═════ SOURCE EXCERPT ═════

I have no great care for colour, but [in posters] colour is essential.

‘I have no great care for colour’. Worth pondering. And relevant to the one and only oil painting Beardsley is known to have made.

Oil painting

There’s a rare outing for Beardsley’s only oil painting and you can see why – it’s rubbish. His entire style was built around absences, around huge areas of untouched whiteness. Trying to translate that into oil, which specialises in depth and shadow, was a hopeless task.

Porn

After Beardsley was sacked from The Yellow Book, almost the only publisher who would use his drawings was Leonard Smithers. Smithers operated on the fringes of the rare book trade, issuing small, clandestine editions of risqué books with the boast: ‘I will publish the things the others are afraid to touch’. Smithers encouraged Beardsley’s already growing interest in risqué French, Latin and Greek texts and commissioned drawings to illustrate the Satires of the late Roman poet Juvenal and, most famously, Aristophanes’s bawdy satirical play Lysistrata.

In Lysistrata the women of Athens go on a sex strike, refusing to have sex with their menfolk until they stop the ridiculous war against Sparta. Beardsley made eight outrageously sexual illustrations for Smithers’ edition. Among other subjects, this is the set which includes start, beautifully made black and white line drawings of ancient Greeks with humongous erect penises. Maybe if you’re very young or innocent these are ‘shocking’ images, but to the modern viewer they are vaguely reassuring, certainly humorous. The two figures on the right are mildly realistic but it’s the guy on the left who gets the attention, not because of his phallus as such but because the entire character is obviously created for grotesque comedy.

Illustration for Lysistrata by Aubrey Beardsley (1896)

The grotesque

He knew he was attracted to ‘the grotesque’ and there is a wall label which usefully explains the origins of the grotesque in art. Grotesque originally referred to the decoration of grottos, and came to denote the depiction of deliberately hybrid and monstrous forms, which often combined body parts from different animals, like a centaur or mermaid. As the man himself said:

I see everything in a grotesque way. When I go to the theatre, for example, things shape themselves before my eyes just as I draw them. .. They all seem weird and strange to me. Things have always impressed me in this way.

Foetuses

Nobody knows to this day why he drew so many foetuses, either as insets in frames or as characters in the more grotesque illustrations. Maybe it was simply because they are a kind of quintessence of the grotesque.

My favourite

Venus framed by two statues of male gods in the form of herms (a sculpture with a head and perhaps a torso above a plain, usually squared lower section’). I like it because of its formal precision, its symmetry which is, however, broken by the asymmetric sway of Venus’s long dress. I like it because there is no indecency, boobs or penises in sight. Instead there is a sense of genuine menace from the devil eyes of the two herms. And I like it because it is a kind of reversion or revisiting of the Arts & Crafts theme of incredibly ornately interwoven bushes, stems and flowers of (I think) roses. But mostly because it is a pleasingly complete, formal, complex and rather threatening image.

═════

=== STATED TASK ===
Write the next part of the Beardsley exhibition review, starting after its final sentence. The records have nothing to do with the Beardsley exhibition review.

═════ DATA SHOWN ═════

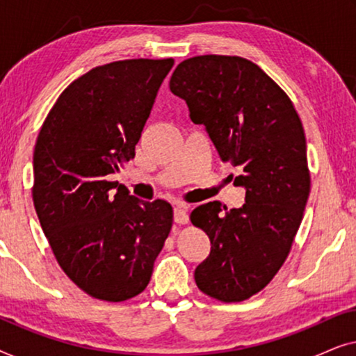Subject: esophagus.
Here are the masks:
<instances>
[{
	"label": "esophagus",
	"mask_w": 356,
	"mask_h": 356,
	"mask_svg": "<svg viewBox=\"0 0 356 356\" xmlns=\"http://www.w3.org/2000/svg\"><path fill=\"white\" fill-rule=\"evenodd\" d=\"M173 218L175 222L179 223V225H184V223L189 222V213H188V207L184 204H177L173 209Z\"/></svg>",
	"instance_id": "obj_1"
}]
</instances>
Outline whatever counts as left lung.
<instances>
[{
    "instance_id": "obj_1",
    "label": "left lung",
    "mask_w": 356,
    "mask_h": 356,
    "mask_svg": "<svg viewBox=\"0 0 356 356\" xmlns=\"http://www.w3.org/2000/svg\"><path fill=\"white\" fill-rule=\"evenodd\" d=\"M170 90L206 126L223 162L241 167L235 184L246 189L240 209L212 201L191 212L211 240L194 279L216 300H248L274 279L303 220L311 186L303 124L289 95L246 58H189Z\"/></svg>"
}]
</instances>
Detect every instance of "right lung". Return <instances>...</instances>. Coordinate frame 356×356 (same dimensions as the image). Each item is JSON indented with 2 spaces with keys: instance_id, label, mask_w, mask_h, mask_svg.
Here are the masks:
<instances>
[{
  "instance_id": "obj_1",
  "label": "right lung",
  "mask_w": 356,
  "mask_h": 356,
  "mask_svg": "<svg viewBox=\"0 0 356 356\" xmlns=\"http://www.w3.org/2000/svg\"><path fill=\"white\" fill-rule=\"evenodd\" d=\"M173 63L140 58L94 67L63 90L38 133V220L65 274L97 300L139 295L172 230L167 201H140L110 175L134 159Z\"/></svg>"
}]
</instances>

═════
═════ DATA SHOWN ═════

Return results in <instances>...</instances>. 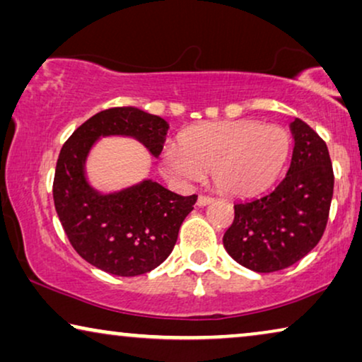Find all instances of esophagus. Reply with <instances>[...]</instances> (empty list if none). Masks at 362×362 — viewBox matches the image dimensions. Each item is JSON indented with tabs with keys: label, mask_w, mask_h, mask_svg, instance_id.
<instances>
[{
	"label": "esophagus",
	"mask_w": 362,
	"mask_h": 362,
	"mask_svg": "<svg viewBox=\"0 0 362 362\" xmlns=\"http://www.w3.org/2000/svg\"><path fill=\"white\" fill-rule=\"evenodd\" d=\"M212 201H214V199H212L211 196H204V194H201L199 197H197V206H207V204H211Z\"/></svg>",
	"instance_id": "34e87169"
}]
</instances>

═════

=== RESULT BELOW ===
Venus between Terminal Gods (1895) Drawing with india ink by Aubrey Beardsley. The Cecil Higgins Art Gallery, Bedford

Walter Sickert

Almost the best thing in the exhibition is the full-length portrait painting of Beardsley made by the English painter Walter Sickert, after they’d both attended a commemoration ceremony for John Keats. Its sketchy unfinished quality makes it a haunting gesture to the memory of the dandy and artist who died aged just 25.

Aubrey Beardsley by Walter Sickert (1894)

Crucifix

The exhibition includes the last photo of Beardsley, taken in the hotel room in the Hotel Cosmopolitain in Menton where he had gone in search of a warmer dryer climate which would be more favourable to his tuberculosis. The photo shows Beardsley looking tremendously smart in a suit and well-polished shoes opposite a wall on which are pinned reproductions of his beloved Mantegna, and a mantelpiece on which sits a crucifix.

Because although I’ve probably read it numerous times, I’d forgotten that in his last months Beardsley converted to Catholicism. He died holding a crucifix. Just a few days before he died he wrote a letter to Leonard Smithers asking him to destroy all of Beardsley’s risqué images, the Lysistrata illustrations etc. Smithers refused and so they were saved for generations of schoolboys to giggle over.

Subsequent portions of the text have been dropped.